Menurutnya, bisnis tetap berjalan stabil meski kebijakan baru tersebut diperkirakan akan mulai tercermin dalam laporan keuangan kuartal III 2026.
"Pada 1 Juli 2026, struktur komisi baru mulai diberlakukan sesuai Keputusan Menteri Perhubungan Nomor 532 Tahun 2026," paparnya.
"Struktur ini berlaku untuk bisnis transportasi roda dua Gojek, yang menyumbang sekitar 7% dari pendapatan bersih Grup."
"Dampak dari perubahan komisi ini akan terlihat pada laporan keuangan kuartal ketiga. Namun, setelah satu bulan berjalan, kondisi bisnis tetap stabil."
Hans menegaskan perusahaan tetap mempertahankan target EBITDA Grup yang disesuaikan sepanjang 2026 di kisaran Rp3,2 triliun hingga Rp3,4 triliun.

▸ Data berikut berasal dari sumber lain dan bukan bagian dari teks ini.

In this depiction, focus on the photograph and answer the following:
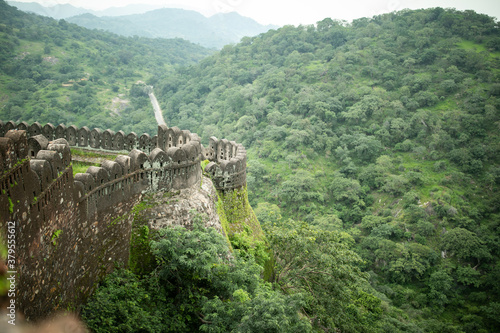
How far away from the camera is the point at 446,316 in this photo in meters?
32.7

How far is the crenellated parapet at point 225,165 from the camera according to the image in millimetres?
14406

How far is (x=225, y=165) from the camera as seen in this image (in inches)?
567

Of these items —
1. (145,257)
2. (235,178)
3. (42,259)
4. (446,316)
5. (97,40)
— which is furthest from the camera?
(97,40)

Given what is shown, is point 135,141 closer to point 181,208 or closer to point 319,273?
point 181,208

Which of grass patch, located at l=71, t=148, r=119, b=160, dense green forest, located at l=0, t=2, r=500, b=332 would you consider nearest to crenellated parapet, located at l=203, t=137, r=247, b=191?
dense green forest, located at l=0, t=2, r=500, b=332

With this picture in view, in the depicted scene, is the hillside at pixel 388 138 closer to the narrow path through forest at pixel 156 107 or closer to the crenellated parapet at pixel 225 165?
the narrow path through forest at pixel 156 107

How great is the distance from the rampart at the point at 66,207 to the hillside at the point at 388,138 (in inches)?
619

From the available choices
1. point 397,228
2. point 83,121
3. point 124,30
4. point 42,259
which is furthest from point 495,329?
point 124,30

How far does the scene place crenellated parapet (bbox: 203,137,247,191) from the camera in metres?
14.4

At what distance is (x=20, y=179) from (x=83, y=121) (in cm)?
5374

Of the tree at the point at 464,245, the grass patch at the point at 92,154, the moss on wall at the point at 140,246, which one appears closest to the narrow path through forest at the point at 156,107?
the tree at the point at 464,245

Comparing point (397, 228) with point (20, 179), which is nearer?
point (20, 179)

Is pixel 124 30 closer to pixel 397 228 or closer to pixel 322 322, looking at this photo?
pixel 397 228

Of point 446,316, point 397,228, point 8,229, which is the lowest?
point 446,316
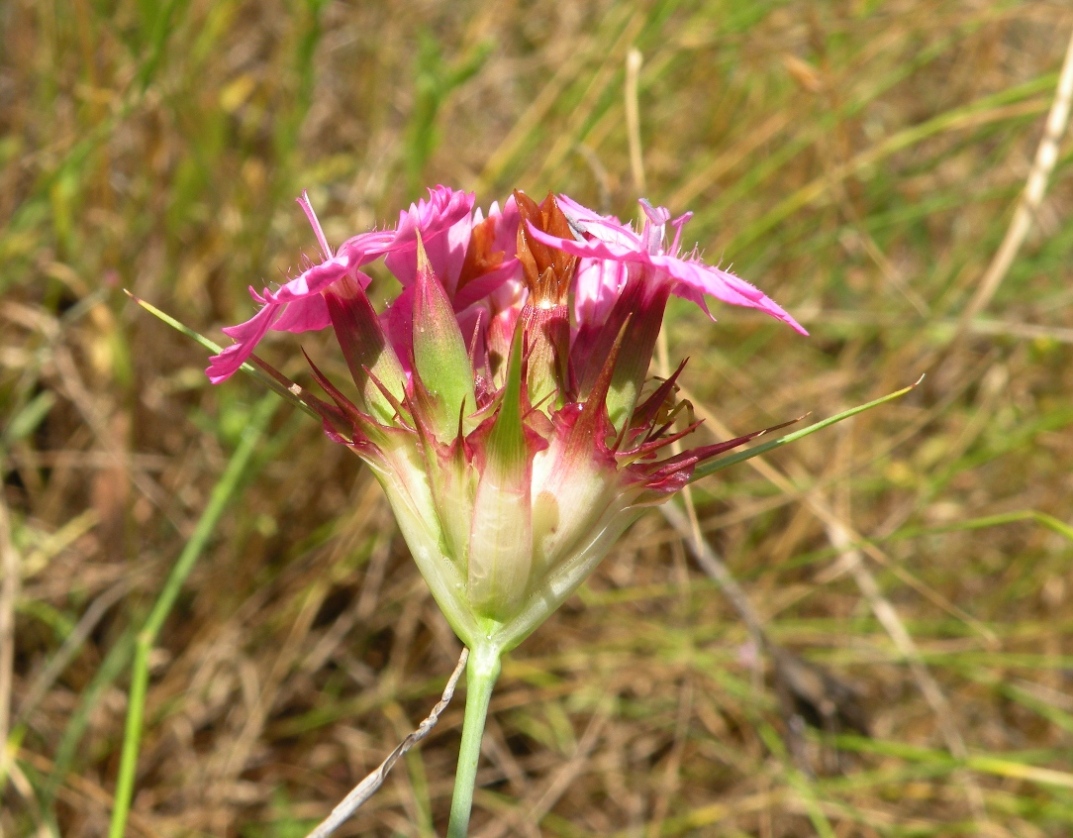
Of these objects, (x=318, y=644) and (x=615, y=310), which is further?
(x=318, y=644)

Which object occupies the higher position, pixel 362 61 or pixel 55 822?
pixel 362 61

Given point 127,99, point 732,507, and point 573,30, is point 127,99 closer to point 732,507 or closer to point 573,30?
point 573,30

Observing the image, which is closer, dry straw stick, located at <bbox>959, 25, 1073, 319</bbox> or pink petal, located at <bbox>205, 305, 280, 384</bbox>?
pink petal, located at <bbox>205, 305, 280, 384</bbox>

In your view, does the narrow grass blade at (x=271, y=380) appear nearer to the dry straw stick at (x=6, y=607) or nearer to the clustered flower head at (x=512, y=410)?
the clustered flower head at (x=512, y=410)

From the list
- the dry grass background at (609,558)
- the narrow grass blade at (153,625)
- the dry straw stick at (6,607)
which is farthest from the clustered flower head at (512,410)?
the dry straw stick at (6,607)

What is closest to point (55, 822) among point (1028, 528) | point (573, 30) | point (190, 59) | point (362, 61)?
point (190, 59)

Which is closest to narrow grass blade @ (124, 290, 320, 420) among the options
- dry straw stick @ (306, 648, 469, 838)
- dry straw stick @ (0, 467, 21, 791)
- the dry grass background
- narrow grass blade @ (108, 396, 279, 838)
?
dry straw stick @ (306, 648, 469, 838)

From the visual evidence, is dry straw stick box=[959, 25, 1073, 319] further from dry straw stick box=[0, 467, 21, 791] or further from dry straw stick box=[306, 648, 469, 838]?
dry straw stick box=[0, 467, 21, 791]

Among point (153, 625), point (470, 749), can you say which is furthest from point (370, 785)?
point (153, 625)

"Penyesuaian ini tidak mudah, tetapi kami percaya bisa mengatasi dampaknya. Karena itu, kami tetap mempertahankan pedoman EBITDA Grup yang disesuaikan untuk setahun penuh di kisaran Rp3,2-3,4 triliun. Kami memperkirakan kontribusi dari bisnis On-demand Services akan berkurang, sementara bisnis Fintech akan memberikan kontribusi lebih besar," katanya.
Ia menambahkan bahwa GoTo terus berinvestasi untuk memperkuat ekosistem, termasuk memperluas berbagai program kesejahteraan bagi mitra pengemudi.
"Seiring dengan berkembangnya ekosistem, kami terus berinvestasi untuk mendukung pelanggan kami, termasuk mendukung Mitra Driver Gojek, di antaranya melalui perluasan Program Apresiasi Mitra, mulai dari BPJS Kesehatan dan Ketenagakerjaan, Beasiswa, hingga Umrah gratis," tutur Hans.
"Bagi kami, kesuksesan tidak hanya diukur dari pertumbuhan bisnis, tetapi juga dari kemajuan seluruh pihak di dalam ekosistem GoTo," pungkasnya.
GoPay Jadi Mesin Pertumbuhan Baru
Segmen teknologi finansial (Fintech) melalui GoPay menjadi kontributor utama pertumbuhan laba perusahaan pada kuartal II 2026.
EBITDA yang disesuaikan dari bisnis Fintech melonjak 447 persen secara tahunan menjadi Rp481 miliar.
Pendapatan bersih GoPay juga meningkat 53 persen menjadi lebih dari Rp2 triliun.
Jumlah pengguna aktif bulanan (Monthly Transacting Users/MTU) mencapai 28,8 juta, naik 29 persen dibandingkan tahun lalu.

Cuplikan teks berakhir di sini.